Jane Eyre - Page 288/412

As he said this, he released me from his clutch, and only looked at

me. The look was far worse to resist than the frantic strain: only

an idiot, however, would have succumbed now. I had dared and

baffled his fury; I must elude his sorrow: I retired to the door.

"You are going, Jane?"

"I am going, sir."

"You are leaving me?"

"Yes."

"You will not come? You will not be my comforter, my rescuer? My

deep love, my wild woe, my frantic prayer, are all nothing to you?"

What unutterable pathos was in his voice! How hard it was to

reiterate firmly, "I am going."

"Jane!"

"Mr. Rochester!"

"Withdraw, then,--I consent; but remember, you leave me here in

anguish. Go up to your own room; think over all I have said, and,

Jane, cast a glance on my sufferings--think of me."

He turned away; he threw himself on his face on the sofa. "Oh,

Jane! my hope--my love--my life!" broke in anguish from his lips.

Then came a deep, strong sob.

I had already gained the door; but, reader, I walked back--walked

back as determinedly as I had retreated. I knelt down by him; I

turned his face from the cushion to me; I kissed his cheek; I

smoothed his hair with my hand.

"God bless you, my dear master!" I said. "God keep you from harm

and wrong--direct you, solace you--reward you well for your past

kindness to me."

"Little Jane's love would have been my best reward," he answered;

"without it, my heart is broken. But Jane will give me her love:

yes--nobly, generously."

Up the blood rushed to his face; forth flashed the fire from his

eyes; erect he sprang; he held his arms out; but I evaded the

embrace, and at once quitted the room.

"Farewell!" was the cry of my heart as I left him. Despair added,

"Farewell for ever!"

That night I never thought to sleep; but a slumber fell on me as

soon as I lay down in bed. I was transported in thought to the

scenes of childhood: I dreamt I lay in the red-room at Gateshead;

that the night was dark, and my mind impressed with strange fears.

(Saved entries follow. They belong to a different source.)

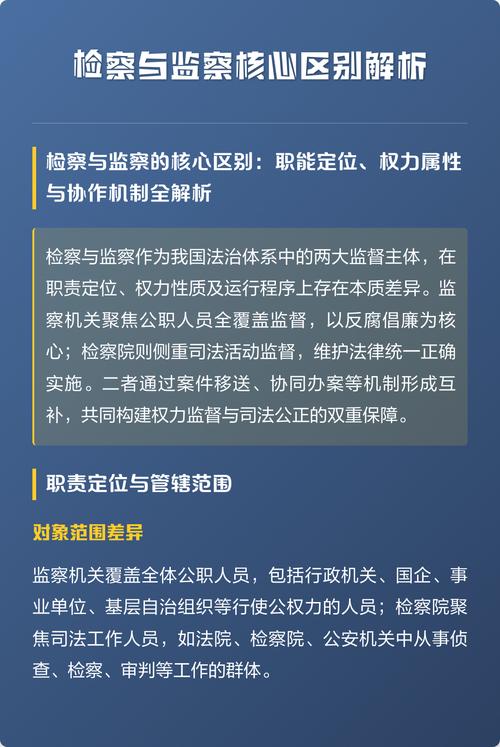 检察与监察核心区别解析

检察与监察的核心区别：职能定位、权力属性与协作机制全解析

检察与监察作为我国法治体系中的两大监督主体，在职责定位、权力性质及运行程序上存在本质差异。监察机关聚焦公职人员全覆盖监督，以反腐倡廉为核心；检察院则侧重司法活动监督，维护法律统一正确实施。二者通过案件移送、协同办案等机制形成互补，共同构建权力监督与司法公正的双重保障。

职责定位与管辖范围

对象范围差异

监察机关覆盖全体公职人员，包括行政机关、国企、事业单位、基层自治组织等行使公权力的人员；检察院聚焦司法工作人员，如法院、检察院、公安机关中从事侦查、检察、审判等工作的群体。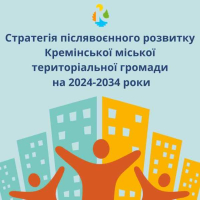 Стратегія післявоєнного розвитку Кремінської міської територіальної громади на 2024-2034 роки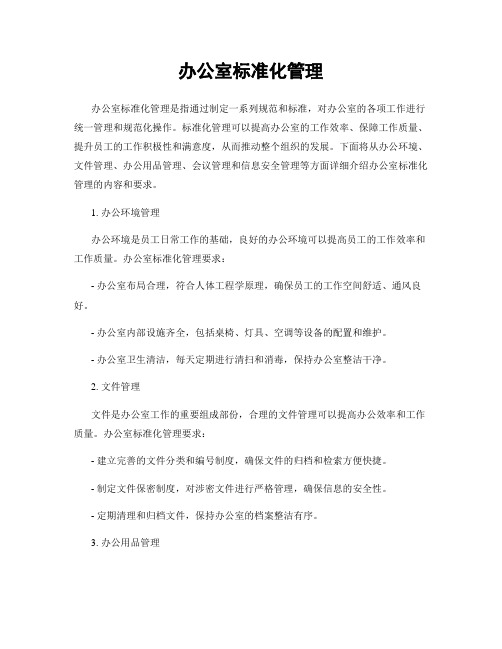 办公室标准化管理

办公室标准化管理是指通过制定一系列规范和标准，对办公室的各项工作进行统一管理和规范化操作。标准化管理可以提高办公室的工作效率、保障工作质量、提升员工的工作积极性和满意度，从而推动整个组织的发展。下面将从办公环境、文件管理、办公用品管理、会议管理和信息安全管理等方面详细介绍办公室标准化管理的内容和要求。

1. 办公环境管理

办公环境是员工日常工作的基础，良好的办公环境可以提高员工的工作效率和工作质量。办公室标准化管理要求：

- 办公室布局合理，符合人体工程学原理，确保员工的工作空间舒适、通风良好。

- 办公室内部设施齐全，包括桌椅、灯具、空调等设备的配置和维护。

- 办公室卫生清洁，每天定期进行清扫和消毒，保持办公室整洁干净。

2. 文件管理

文件是办公室工作的重要组成部份，合理的文件管理可以提高办公效率和工作质量。办公室标准化管理要求：

- 建立完善的文件分类和编号制度，确保文件的归档和检索方便快捷。

- 制定文件保密制度，对涉密文件进行严格管理，确保信息的安全性。

- 定期清理和归档文件，保持办公室的档案整洁有序。

3. 办公用品管理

The light that long ago had struck me into syncope, recalled in this

vision, seemed glidingly to mount the wall, and tremblingly to pause

in the centre of the obscured ceiling. I lifted up my head to look:

the roof resolved to clouds, high and dim; the gleam was such as the

moon imparts to vapours she is about to sever. I watched her come--

watched with the strangest anticipation; as though some word of doom

were to be written on her disk. She broke forth as never moon yet

burst from cloud: a hand first penetrated the sable folds and waved

them away; then, not a moon, but a white human form shone in the

azure, inclining a glorious brow earthward. It gazed and gazed on

me. It spoke to my spirit: immeasurably distant was the tone, yet

so near, it whispered in my heart "My daughter, flee temptation."